• ページ抜粋:
_ _ _ _ _

中弁連の意見

 中国地方弁護士会連合会は、国に対し、逮捕された全ての刑事事件の被疑者に対して、逮捕直後から国費により弁護人が付される制度の早期創設に向け、速やかに検討を行うよう求める。

 以上のとおり決議する。

2014年(平成26年)10月10日

中国地方弁護士大会

提 案 理 由

第1 はじめに

1 刑事事件の被疑者及び被告人の権利を保護するためには、弁護人の適切な援助を受ける権利が実質的に保障されている必要がある。資力がないために弁護人を依頼することができないということはあってはならないことであり、国選弁護人制度は、被疑者及び被告人が、弁護人の適切な援助を受ける権利を実質的に保障する上で不可欠の制度である。

 このように、国選弁護人制度が不可欠の制度であるにもかかわらず、長年、資力が十分でないなどの理由で自ら弁護人を依頼することができない者について、国選弁護人を付すことができるのは、起訴後の被告人に限定されてきた。

_ _ _ _ _

• 記録データ:
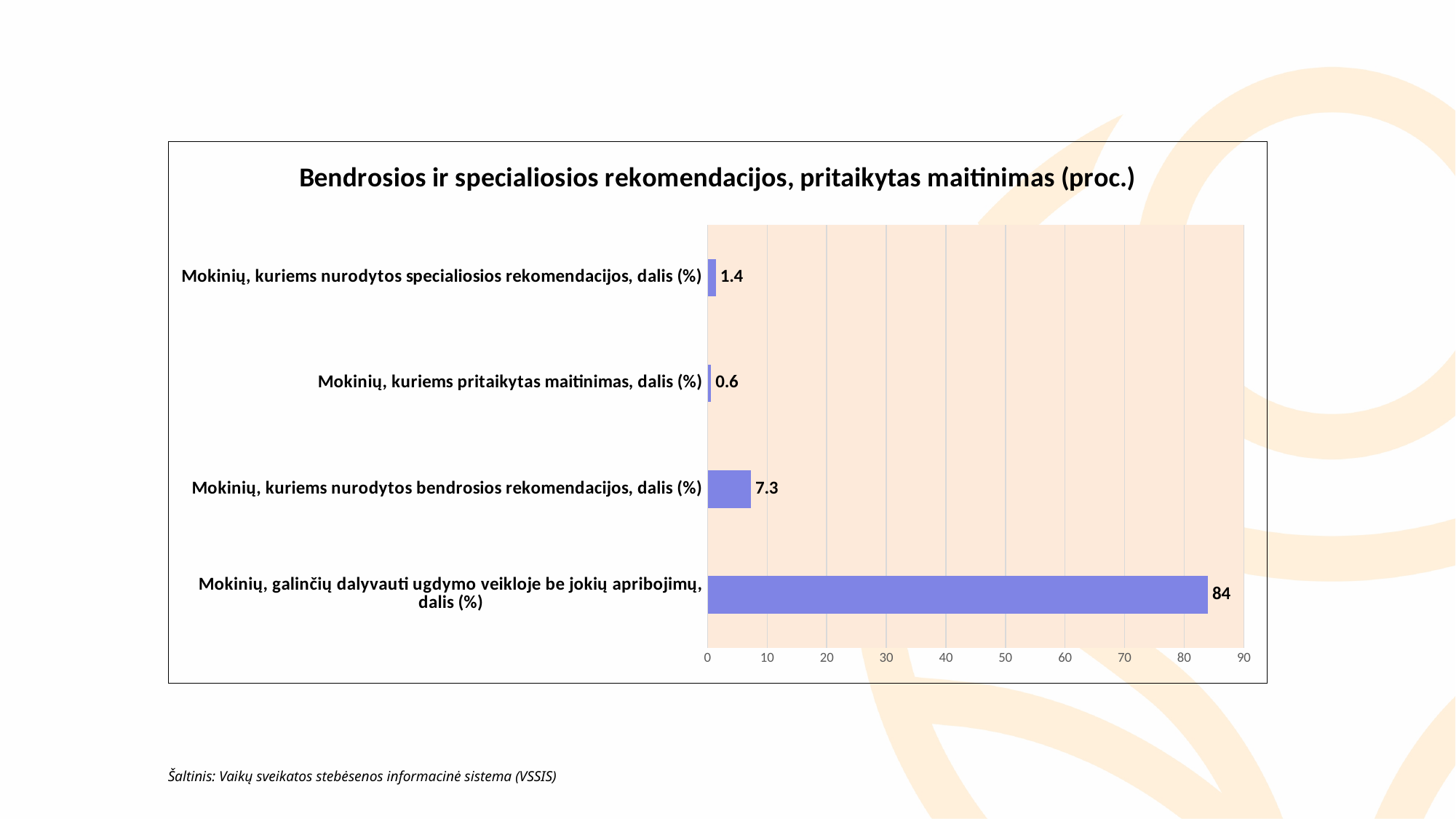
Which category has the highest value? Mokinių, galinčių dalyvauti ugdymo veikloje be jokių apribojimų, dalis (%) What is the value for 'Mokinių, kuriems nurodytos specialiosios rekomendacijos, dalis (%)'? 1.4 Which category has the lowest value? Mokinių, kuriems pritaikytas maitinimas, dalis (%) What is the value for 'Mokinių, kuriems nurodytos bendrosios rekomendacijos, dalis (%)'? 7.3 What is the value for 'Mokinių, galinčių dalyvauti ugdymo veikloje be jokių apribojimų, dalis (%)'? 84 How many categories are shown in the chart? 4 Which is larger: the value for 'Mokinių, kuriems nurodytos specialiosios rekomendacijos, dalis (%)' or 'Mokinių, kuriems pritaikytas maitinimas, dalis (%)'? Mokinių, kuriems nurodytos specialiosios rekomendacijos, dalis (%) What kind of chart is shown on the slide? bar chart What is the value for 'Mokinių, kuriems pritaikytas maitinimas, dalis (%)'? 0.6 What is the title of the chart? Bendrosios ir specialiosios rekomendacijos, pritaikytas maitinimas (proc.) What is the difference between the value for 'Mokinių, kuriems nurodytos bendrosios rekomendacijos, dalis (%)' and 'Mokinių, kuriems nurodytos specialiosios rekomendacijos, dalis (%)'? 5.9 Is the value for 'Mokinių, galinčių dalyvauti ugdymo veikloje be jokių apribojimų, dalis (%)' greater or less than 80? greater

_ _ _ _ _

• 課題: 国選弁護人制度に関する決議文の続きを、最後の文の次から書き進めてください。 資料は本文とは別の出典から取られたものです。

• 解答:
 日本弁護士連合会が、1989年(平成元年)9月16日に島根県松江市で開催された第32回人権擁護大会における「刑事訴訟法40周年宣言」を揚げたことを契機として、当番弁護士制度及び刑事被疑者弁護援助制度が実施され、これらの活動の結果、2006年(平成18年)10月に、ようやく被疑者国選弁護制度が実施されるに至った。

 しかし、被疑者国選弁護制度実施後も、2009年(平成21年)5月に対象事件が死刑又は無期若しくは長期3年を超える懲役若しくは禁錮に当たる事件に拡大されるまでは、その対象は、死刑又は無期若しくは短期1年以上の懲役若しくは禁錮に当たる事件に限定されていた。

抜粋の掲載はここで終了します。